Igualmente sintonizado com as forças naturais, "Jeguatá Xirê", que abriu a competição oficial de curtas deste ano, na segunda, encara o Céu como um arquivo de narrativas. Em cada estrela ou sombra ressoam relatos que guiam sonhos e lutas. O roteiro segue o rastro de uma serpente cósmica que dissolve fronteiras e traça novos caminhos. Entre os cantos ancestrais, corpos e pensamentos brilham como constelações, numa fricção entre a física e a fabulação.

Cada um desses títulos renova uma estrada do Sul que tem como estandarte nº 1 Otto Guerra, o único animador do país que ganhou o troféu Eduardo Abelin, a honraria oferecida por Gramado, desde 2001, a cineastas autorais e a produtores que fomentam descobertas estéticas. A partir de 1984, com "O Natal do Burrinho", sua obra é referência nacional (e internacional) de desenho animado, com destaque para o cult "Wood & Stock - Sexo, Orégano e Rock'n'roll" (2006).
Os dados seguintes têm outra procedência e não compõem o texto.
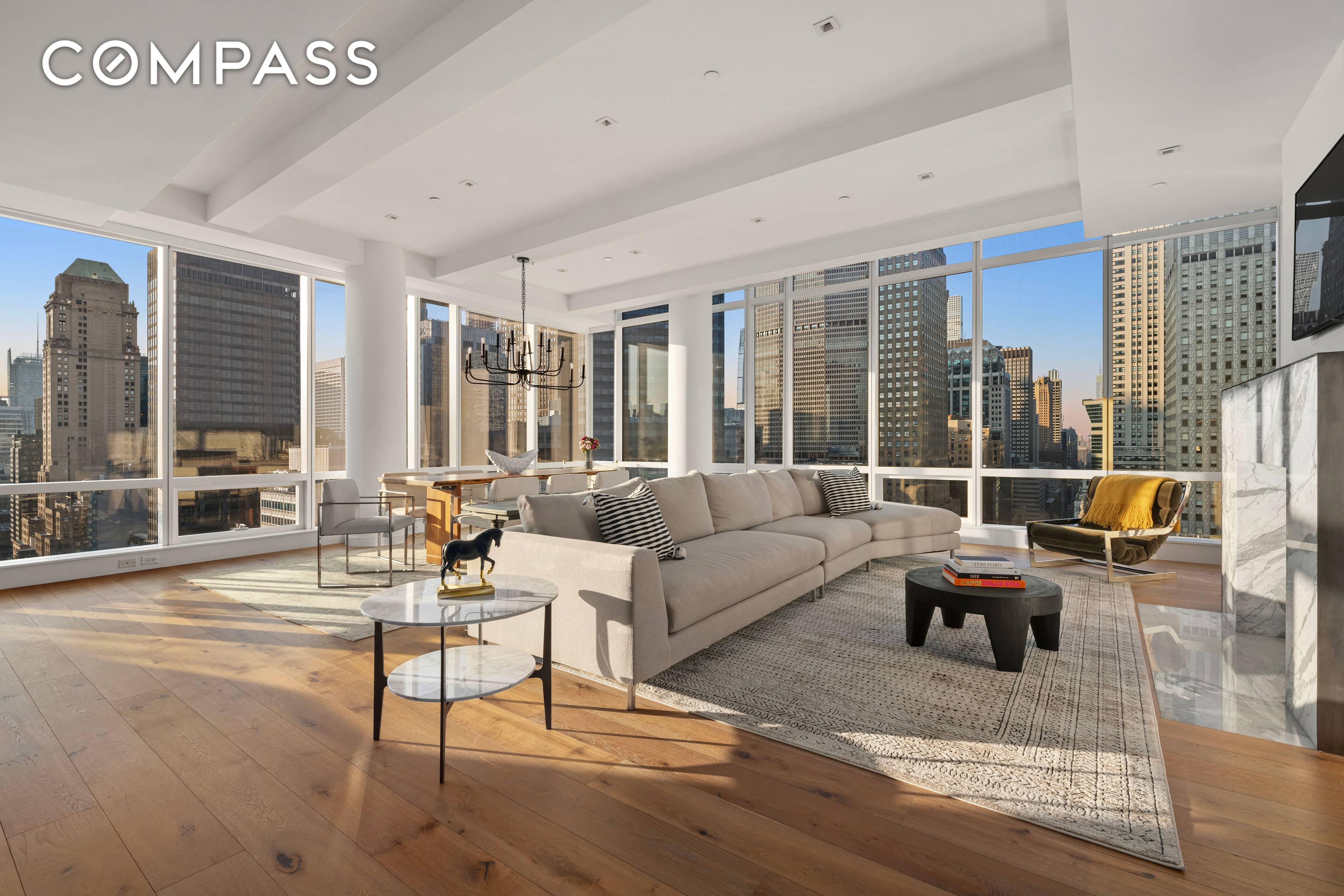 Welcome to 325 Lexington Avenue, Penthouse B, an unparalleled three bedroom, three and a half bathroom residence with two spacious levels of sensational private outdoor space.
"O RS, assim como o Brasil, vive um momento que eu acreditava nunca ver ainda em vida: tá larga e tá conceituada a animação brasileira. Aqui, além de empresas de produção de séries e jogos, a gente está finalizando dois longas e iniciando mais dois, além de desenvolver projetos de séries e curtas", diz Otto ao Correio.

Macaque in the trees
Ancestralidades plurais regem 'Jeguatá Xirê', que abriu a disputa de curtas de Gramado 2025 | Foto: Fotos: Divulgação

Consagrado nos curtas com "Novela" (1992) e "Cavaleiro Jorge" (2000), ele finaliza agora "O Filho da Puta", cujo título já traduz sua irreverência. "Vai ser um upgrade na Otto Desenhos (a empresa do cineasta), e também estamos lançando, no início de 2026, 'Joe e o Vale Vazio', o primeiro longa infantil produzido aqui", antecipa o cineasta.

A pleno vapor em sua produtividade, a Otto Desenhos está iniciando ainda "Matrioskas", que também será longa, e um filme chamado "Ai que Preguiça, Show", com ecos de "Macunaíma", um marco de nossa literatura. A seleção de Gramado de 2026 já está no radar do veterano mestre dos dispositivos de animar.
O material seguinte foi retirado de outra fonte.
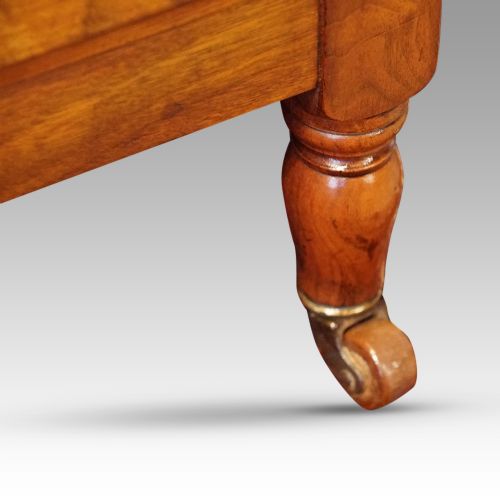 fig 8. Art Nouveau walnut dressing table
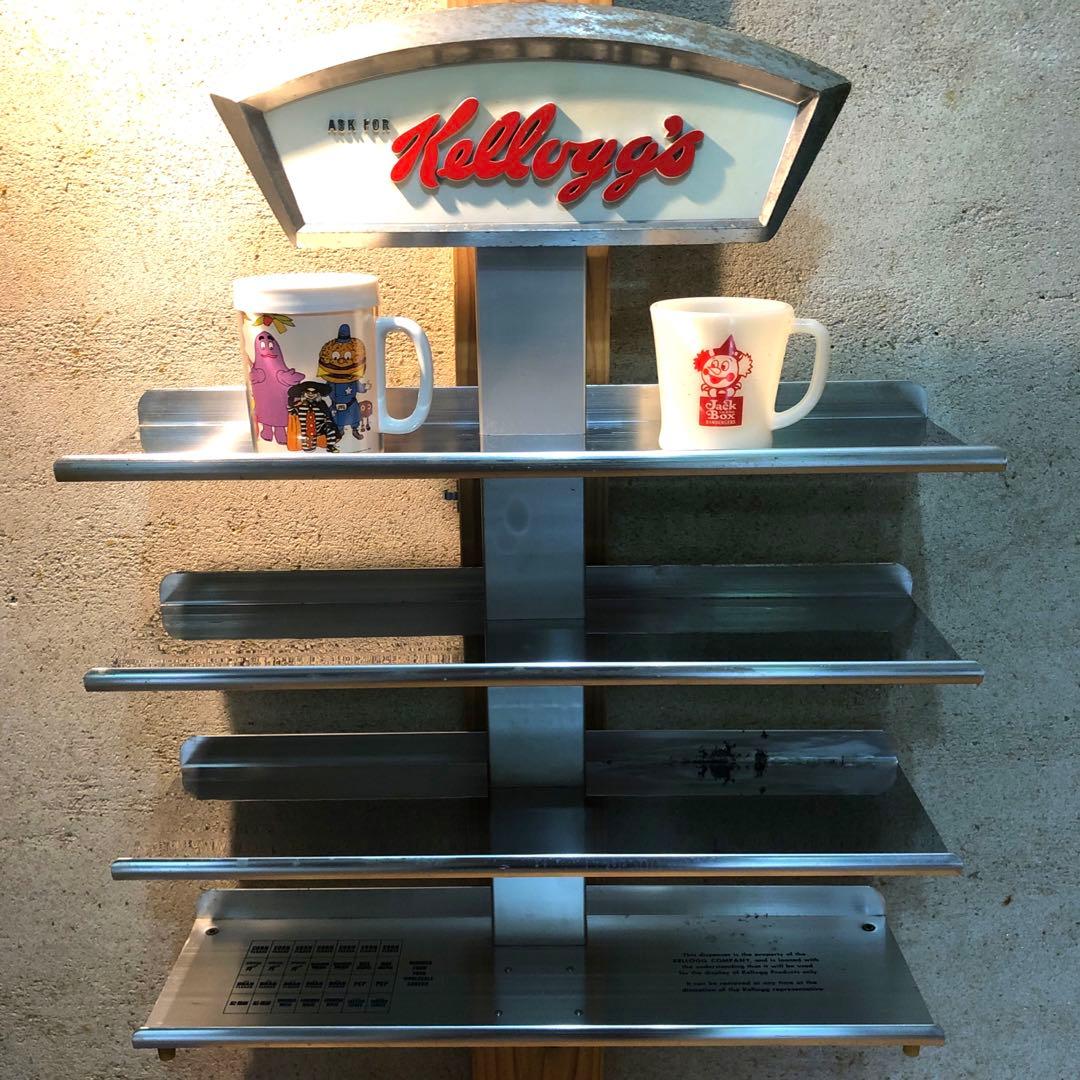 オレオストアディスプレイラックOreo シェルフアメトイUSA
"O festival foi fundamental para a nossa produtora, uma mola propulsora dos filmes de ficção e um veio de integração com o mundo da sétima arte em geral. Gramado é uma vitrine que viabilizou nossa existência", explica Otto, lembrando uma situação inusitada que viveu no evento. "Nosso filme 'The End', exibido lá, tinha só três minutos de duração, mas a cópia arrebentou na projeção com a sala cheia e acabou consumindo mais de 15 minutos".

Noutra latitude, o documentário, Gramado confere, nesta quinta, na seção de títulos gaúchos, uma pérola na linha dos filmes-catástrofe: o longa "Rua do Pescador n°6", de Bárbara Paz. A atriz e diretora, apoiada numa montagem frenética, revive o desastre climático em Porto Alegre, em 2024. A sequência da luta de um cachorro para não ser engolido pelas águas é de roer unhas até o sabugo.

Faltam dois dias para Gramado acabar e, até o momento, entre os concorrentes que mais impactaram o evento, impõe-se para a posteridade o curta paranaense "Quando Eu For Grande", realizado por Mano Cappu, de Curitiba. Sua geometria de acertos (e de afetos) é das mais multifacetadas. O enredo segue o menino Gabriel, de seis anos, e sua mãe, Vera, que retornam para casa, carregados de dúvidas e incertezas sobre o futuro, de uma visita.

Na seara dos longas, nada foi mais analgésico em Gramado, até agora, do que "Querido Mundo", poema em P&B de Miguel Falabella, no qual dois perdedores em derrocada anunciada provam o doce gostinho da ascese amorosa numa noite de réveillon em escombros de um edifício. No sábado (23) o júri demonstra como recebeu essas duas maravilhas.